### [Exercise requirements]
Could you duplicate the lines from the one containing "Can you tell whether" through the end of the dataset rows, with both ends included and nothing else added?

── Stored records

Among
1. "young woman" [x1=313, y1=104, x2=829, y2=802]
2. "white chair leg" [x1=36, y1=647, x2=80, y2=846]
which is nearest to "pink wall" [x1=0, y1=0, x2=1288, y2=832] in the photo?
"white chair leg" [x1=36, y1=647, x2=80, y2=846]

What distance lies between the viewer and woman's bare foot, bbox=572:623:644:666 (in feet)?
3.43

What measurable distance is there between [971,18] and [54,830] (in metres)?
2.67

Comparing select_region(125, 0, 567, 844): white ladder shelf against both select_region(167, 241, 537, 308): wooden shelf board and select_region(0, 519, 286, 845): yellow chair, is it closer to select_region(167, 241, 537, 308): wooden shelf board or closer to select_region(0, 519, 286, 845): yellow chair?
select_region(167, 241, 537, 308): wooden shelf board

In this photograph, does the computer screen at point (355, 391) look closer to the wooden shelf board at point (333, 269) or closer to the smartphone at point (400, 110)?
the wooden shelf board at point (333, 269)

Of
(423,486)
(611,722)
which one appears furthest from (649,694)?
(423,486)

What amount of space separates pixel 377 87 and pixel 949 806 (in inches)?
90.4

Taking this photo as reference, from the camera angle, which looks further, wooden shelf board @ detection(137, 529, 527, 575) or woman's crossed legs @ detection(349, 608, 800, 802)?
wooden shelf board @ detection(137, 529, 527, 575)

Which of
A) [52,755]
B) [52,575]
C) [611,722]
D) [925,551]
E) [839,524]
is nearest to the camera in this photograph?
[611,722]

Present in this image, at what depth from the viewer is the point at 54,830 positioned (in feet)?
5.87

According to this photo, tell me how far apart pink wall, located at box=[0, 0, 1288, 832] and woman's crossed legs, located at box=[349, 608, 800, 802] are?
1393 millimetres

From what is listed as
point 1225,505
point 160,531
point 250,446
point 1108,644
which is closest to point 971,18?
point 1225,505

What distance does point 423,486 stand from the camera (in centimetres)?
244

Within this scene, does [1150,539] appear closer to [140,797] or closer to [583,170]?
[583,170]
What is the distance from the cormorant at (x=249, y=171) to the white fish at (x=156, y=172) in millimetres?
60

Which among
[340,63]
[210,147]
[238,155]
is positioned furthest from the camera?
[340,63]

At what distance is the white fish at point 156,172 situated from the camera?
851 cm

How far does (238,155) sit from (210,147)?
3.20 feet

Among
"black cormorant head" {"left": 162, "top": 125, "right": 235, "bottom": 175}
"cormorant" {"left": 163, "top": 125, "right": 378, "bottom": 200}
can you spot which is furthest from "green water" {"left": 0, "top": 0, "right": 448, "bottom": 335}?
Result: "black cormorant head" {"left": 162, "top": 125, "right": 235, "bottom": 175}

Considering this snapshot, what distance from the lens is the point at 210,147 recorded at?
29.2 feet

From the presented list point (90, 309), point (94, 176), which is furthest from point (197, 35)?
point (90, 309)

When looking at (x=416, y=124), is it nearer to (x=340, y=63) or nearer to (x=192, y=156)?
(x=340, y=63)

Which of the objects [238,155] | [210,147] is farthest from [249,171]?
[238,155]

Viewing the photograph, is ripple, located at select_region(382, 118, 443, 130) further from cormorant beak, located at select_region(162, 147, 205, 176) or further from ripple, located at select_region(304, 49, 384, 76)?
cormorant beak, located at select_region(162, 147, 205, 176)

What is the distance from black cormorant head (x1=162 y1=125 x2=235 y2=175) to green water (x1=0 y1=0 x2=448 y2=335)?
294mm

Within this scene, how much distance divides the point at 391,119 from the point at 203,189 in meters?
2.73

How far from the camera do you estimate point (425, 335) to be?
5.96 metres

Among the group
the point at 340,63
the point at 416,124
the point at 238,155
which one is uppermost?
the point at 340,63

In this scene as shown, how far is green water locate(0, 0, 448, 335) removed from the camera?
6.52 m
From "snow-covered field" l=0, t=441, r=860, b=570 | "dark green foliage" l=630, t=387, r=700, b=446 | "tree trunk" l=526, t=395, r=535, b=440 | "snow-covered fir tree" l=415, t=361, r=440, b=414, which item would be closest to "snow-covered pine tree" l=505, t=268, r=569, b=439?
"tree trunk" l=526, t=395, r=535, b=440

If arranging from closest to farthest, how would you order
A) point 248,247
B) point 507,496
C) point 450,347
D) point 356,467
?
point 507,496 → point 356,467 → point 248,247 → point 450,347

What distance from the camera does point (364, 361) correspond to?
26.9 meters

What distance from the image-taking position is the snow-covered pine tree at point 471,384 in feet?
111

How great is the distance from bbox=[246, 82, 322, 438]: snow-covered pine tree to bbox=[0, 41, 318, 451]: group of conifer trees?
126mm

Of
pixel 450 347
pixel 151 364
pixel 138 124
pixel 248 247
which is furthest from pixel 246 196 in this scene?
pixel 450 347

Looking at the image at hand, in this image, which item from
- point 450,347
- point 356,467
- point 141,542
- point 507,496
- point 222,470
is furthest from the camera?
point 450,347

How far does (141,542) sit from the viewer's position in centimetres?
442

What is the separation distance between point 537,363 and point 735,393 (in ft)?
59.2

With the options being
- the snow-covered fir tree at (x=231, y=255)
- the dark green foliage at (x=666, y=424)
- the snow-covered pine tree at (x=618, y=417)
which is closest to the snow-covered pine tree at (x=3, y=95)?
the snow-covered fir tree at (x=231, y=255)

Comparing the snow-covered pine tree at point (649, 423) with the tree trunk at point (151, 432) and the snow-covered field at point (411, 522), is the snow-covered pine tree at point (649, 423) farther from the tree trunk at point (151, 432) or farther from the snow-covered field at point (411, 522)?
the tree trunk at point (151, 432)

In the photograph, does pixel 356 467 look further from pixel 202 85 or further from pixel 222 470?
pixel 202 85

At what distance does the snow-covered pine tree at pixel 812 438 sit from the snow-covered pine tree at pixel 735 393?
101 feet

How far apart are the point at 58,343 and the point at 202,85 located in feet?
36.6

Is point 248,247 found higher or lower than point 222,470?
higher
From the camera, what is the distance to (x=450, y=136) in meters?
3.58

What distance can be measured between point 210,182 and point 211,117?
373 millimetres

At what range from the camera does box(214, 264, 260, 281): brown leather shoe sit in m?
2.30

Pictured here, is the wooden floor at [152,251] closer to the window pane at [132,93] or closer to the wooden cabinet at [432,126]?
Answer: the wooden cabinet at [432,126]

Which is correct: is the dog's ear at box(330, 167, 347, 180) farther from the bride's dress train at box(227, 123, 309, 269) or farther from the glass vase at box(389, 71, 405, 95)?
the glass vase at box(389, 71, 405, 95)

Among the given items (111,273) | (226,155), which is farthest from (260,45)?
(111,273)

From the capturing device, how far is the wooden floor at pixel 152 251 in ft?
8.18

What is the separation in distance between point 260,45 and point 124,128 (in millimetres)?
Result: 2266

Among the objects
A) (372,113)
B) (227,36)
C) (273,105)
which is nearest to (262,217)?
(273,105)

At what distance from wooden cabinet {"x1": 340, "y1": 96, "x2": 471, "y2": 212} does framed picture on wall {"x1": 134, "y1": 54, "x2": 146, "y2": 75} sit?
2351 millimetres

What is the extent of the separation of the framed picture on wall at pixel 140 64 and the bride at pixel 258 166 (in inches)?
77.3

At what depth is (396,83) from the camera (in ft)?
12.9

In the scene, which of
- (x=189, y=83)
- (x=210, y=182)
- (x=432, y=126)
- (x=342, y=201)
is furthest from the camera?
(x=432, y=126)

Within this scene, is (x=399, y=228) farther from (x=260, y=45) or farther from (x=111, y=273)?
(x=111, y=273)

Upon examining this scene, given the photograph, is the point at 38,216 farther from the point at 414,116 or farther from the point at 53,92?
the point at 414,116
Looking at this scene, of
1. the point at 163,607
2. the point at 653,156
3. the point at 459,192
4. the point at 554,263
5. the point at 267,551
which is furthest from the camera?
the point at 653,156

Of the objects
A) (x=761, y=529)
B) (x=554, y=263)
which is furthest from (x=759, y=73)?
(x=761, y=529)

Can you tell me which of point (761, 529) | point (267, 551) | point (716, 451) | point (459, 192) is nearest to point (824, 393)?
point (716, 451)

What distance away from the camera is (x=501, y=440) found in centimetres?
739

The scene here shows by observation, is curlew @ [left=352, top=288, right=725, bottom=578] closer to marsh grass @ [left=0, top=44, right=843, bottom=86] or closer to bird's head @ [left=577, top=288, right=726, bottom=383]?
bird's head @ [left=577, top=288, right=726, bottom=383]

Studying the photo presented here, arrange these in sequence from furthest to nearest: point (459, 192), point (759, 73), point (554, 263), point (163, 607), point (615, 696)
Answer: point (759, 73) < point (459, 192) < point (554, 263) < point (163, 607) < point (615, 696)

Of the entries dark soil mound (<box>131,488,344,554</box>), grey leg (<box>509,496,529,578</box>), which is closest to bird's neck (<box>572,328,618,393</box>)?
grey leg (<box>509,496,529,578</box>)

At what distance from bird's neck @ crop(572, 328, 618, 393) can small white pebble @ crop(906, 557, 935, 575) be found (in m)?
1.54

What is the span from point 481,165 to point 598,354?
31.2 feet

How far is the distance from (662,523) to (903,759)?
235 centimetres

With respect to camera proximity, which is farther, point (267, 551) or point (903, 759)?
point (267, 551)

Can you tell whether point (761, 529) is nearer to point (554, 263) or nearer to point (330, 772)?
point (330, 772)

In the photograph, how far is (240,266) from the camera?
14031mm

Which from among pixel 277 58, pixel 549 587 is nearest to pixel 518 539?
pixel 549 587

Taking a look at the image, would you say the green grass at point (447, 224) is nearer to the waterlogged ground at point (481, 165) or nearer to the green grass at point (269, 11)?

────

### [Expected answer]
Can you tell whether point (761, 529) is nearer to point (554, 263) or nearer to point (330, 772)?
point (330, 772)

In the photograph, how far is (240,266) from the camera?
14031mm

Which from among pixel 277 58, pixel 549 587 is nearest to pixel 518 539?
pixel 549 587

Taking a look at the image, would you say the green grass at point (447, 224) is nearer to the waterlogged ground at point (481, 165) or nearer to the green grass at point (269, 11)?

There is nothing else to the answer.